WATERLOO, Iowa (AP) - A record 2008 flood washed away most of the historic Sherwood Park neighborhood.

But a former resident who grew up playing along the banks of the Cedar River and in the surrounding woods is salvaging part of his family’s history the floodwaters left behind.

Joshua Jebe, whose family has deep roots in the neighborhood, recently won permission from the city to move two large stone pillars from his grandparents’ former homestead to his recently purchased acreage south of town.

“I just can’t believe they didn’t tear them down,” Jebe said. “I’m just interested in having the pillars live on at our new house instead of fading away into nature.”

Sherwood Park is an area between what is now the Hartman Reserve Nature Center and National Cattle Congress fairgrounds developed starting in 1907 as a place for riverside cabins and homes for factory workers along Westfield Avenue.

Wesley and Mary Jebe, Joshua’s grandparents, were among the close-knit community of homeowners when the neighborhood was annexed by the city of Waterloo in 1966.

Their original home was among the properties acquired and demolished in the late 1980s for construction of the Leo P. Rooff Expressway, or U.S. Highway 218. The foundation of that house is still visible under the U.S. 218 bridge across the Cedar.

The Jebes moved downstream to a lot at 160 Greenwood Ave. containing three houses. That property was surrounded by the six stone pillars and had a driveway, playhouse and fountain built with the same stones.

Joshua Jebe, who lived in one of the houses, remembers helping his grandfather repair one of the pillars after it was damaged by the 1993 flood.

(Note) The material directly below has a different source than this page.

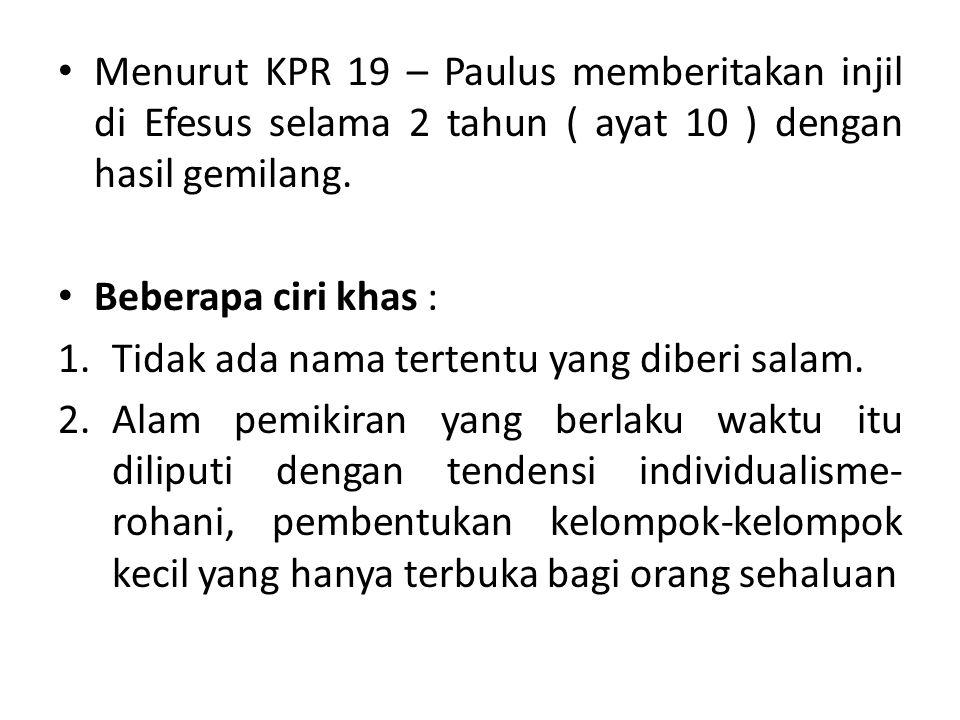 Menurut KPR 19 – Paulus memberitakan injil di Efesus selama 2 tahun ( ayat 10 ) dengan hasil gemilang. Beberapa ciri khas : 1.Tidak ada nama tertentu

“I lived off and on with my grandparents, helping with tasks like mowing and chores to keep me busy and out of my parents’ hair,” he said. “It was country living in town - fishing every day, a lot of BB gun action in the woods.”

Jebe and his wife, Jenette, moved out of Sherwood Park in 2003. His grandmother owned 22 lots in the neighborhood when she died in 2006.

The record 2008 flood heavily damaged the 60 remaining homes there, most of which were acquired and demolished by the Federal Emergency Management Agency and city. That included the three homes at 160 Greenwood.

Joshua and Jenette Jebe had steered clear of Sherwood Park until recently, when they decided to check out a new shelter built by the city at the intersection of Greenwood and Greenhill Road and show their old neighborhood to their two sons.

“We shied away from the area with hopes of keeping the memories of the country living and community we had down there alive,” he said.

After seeing the pillars intact during that visit, Jebe contacted the city about moving them to his new home in early 2018. Members of the City Council’s building and grounds committee voted Dec. 11 to approve his plan, the Waterloo-Cedar Falls Courier reported .

“I just can’t think of a more appropriate person to have those than the gentleman who grew up with them,” said Councilman Ron Welper.

While a few privately owned lots remain, Sherwood Park is now a public recreation area managed by Black Hawk County Conservation and city. The area, accessed by the Greenhill Road interchange on U.S. 218, includes a boat ramp, shelter and trails.